On the same symbol-laden day, Hazel O'Leary began to pry open the
shutters to let a little light into the obsessively secret Energy
Department. No one seriously questioned the need for secrecy
during the Cold War, but the abuses revealed in the initial batch
of declassified documents are poignant reminders of the terrible
price a democracy pays for secrecy. In one appalling series of
experiments, 18 people were given doses of plutonium without
their knowledge. Among other facts revealed on the first day of
the initiative: the US conducted 1,051 nuclear tests of which 204
were never announced; the US produced 89 metric tons of weapons-grade
plutonium--enough for about 15,000 warheads; of the 12,000
tons of mercury used in the lithium-6 enrichment process at Oak
Ridge, about 325 tons ended up in the East Fork of Poplar Creek.

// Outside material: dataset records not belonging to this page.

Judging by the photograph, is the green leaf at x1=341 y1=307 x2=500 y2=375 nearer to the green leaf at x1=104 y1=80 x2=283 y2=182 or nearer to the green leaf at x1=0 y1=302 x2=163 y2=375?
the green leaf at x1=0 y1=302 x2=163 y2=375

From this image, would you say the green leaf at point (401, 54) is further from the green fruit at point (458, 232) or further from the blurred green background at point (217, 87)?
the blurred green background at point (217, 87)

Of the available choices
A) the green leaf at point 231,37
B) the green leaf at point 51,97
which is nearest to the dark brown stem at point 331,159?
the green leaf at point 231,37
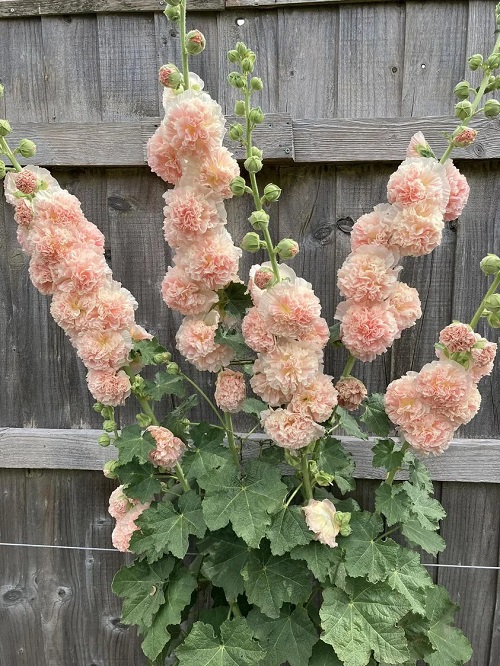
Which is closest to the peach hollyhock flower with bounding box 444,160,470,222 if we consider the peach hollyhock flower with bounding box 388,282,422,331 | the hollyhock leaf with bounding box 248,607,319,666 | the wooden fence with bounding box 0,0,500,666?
the peach hollyhock flower with bounding box 388,282,422,331

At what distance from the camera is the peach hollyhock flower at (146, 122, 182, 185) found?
1.22 metres

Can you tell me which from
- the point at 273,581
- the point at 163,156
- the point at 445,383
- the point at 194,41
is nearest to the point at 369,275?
the point at 445,383

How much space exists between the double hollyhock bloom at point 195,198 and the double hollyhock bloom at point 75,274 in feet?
0.51

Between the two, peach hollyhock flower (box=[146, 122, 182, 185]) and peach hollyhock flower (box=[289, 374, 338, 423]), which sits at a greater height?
peach hollyhock flower (box=[146, 122, 182, 185])

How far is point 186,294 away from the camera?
1.32 meters

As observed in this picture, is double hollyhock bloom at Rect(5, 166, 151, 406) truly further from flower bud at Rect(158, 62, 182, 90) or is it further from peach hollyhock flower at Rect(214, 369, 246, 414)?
flower bud at Rect(158, 62, 182, 90)

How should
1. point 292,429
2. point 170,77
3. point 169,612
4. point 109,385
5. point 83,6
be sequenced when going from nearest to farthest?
point 170,77 → point 292,429 → point 109,385 → point 169,612 → point 83,6

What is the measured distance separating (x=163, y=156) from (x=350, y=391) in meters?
0.74

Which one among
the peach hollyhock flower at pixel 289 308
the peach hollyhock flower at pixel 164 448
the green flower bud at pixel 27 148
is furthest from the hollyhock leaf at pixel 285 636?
the green flower bud at pixel 27 148

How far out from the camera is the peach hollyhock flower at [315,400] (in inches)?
51.6

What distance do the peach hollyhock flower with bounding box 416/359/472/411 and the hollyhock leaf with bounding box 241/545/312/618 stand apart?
580 millimetres

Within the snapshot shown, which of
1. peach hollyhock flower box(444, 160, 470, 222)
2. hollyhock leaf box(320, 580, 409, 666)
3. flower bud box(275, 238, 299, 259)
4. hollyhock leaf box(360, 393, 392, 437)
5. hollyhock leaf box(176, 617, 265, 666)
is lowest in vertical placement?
hollyhock leaf box(176, 617, 265, 666)

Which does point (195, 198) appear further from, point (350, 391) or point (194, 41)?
point (350, 391)

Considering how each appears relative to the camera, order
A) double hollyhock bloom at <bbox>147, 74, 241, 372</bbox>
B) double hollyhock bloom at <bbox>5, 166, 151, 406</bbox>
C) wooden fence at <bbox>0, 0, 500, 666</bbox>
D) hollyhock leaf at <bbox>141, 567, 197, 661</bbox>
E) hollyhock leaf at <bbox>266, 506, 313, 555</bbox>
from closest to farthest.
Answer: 1. double hollyhock bloom at <bbox>147, 74, 241, 372</bbox>
2. double hollyhock bloom at <bbox>5, 166, 151, 406</bbox>
3. hollyhock leaf at <bbox>266, 506, 313, 555</bbox>
4. hollyhock leaf at <bbox>141, 567, 197, 661</bbox>
5. wooden fence at <bbox>0, 0, 500, 666</bbox>
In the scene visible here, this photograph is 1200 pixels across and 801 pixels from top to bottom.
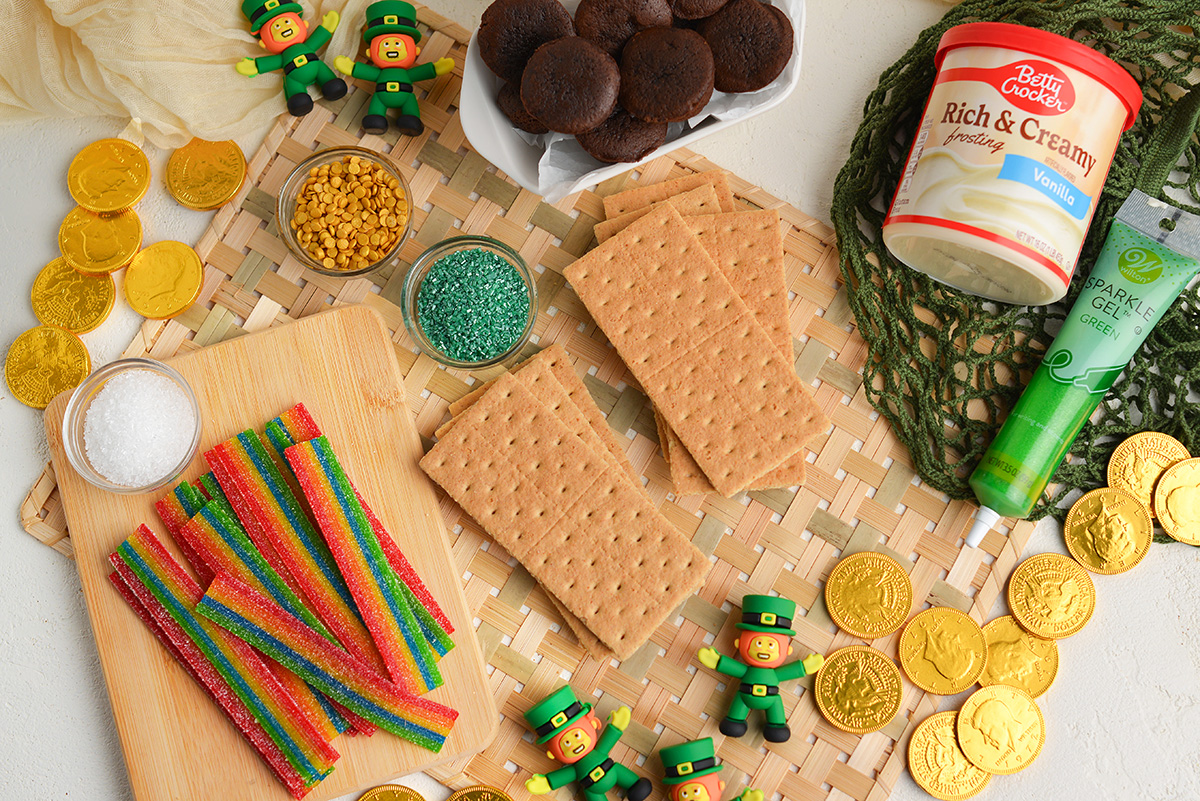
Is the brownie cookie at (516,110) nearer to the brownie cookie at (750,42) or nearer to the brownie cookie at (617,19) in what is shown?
the brownie cookie at (617,19)

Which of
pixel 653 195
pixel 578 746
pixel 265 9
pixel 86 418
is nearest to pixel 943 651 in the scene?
pixel 578 746

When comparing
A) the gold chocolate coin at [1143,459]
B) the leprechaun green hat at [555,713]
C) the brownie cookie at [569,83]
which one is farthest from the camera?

3. INERTIAL CONFINEMENT FUSION IS INCLUDED IN DECLASSIFICATION!
At least some of it. Zapping deuterium and tritium with lasers
and such began as weapons simulation studies, but proponents say
inertial fusion could be superior to magnetic fusion as an energy
source. Secrecy has hampered comparison of the two methods.
4. MAGNETIC CONFINEMENT FUSION AT PPPL SETS POWER OUTPUT RECORD!
Last night, the Princeton Plasma Physics Lab finally began
high-power D-T experiments. Using a "50-50" D-T mixture, the Tokamak
Fusion Test Reactor produced 3 MW of fusion power for about one
second. Break-even is still a long way off; the Q, which is the
ratio of the fusion power produced to the power that went into
heating the plasma, was about 1/8. Nevertheless, as of last
night, TFTR has achieved all the objectives set for it in 1975.
On hand to celebrate was Lyman Spitzer, who founded PPPL in 1951.
He was also celebrating NASA's successful repair of the Hubble
telescope; Spitzer first proposed an orbiting telescope in 1946.
5. COLD FUSION FAITHFUL HOLD THEIR FOURTH ANNUAL SEANCE IN MAUI!
Who says cold fusion isn't practical? As some of us slog through
the slush, this tiny band of true believers sips cool drinks in
celebration of MITI's $30M 4-year "new hydrogen energy" project.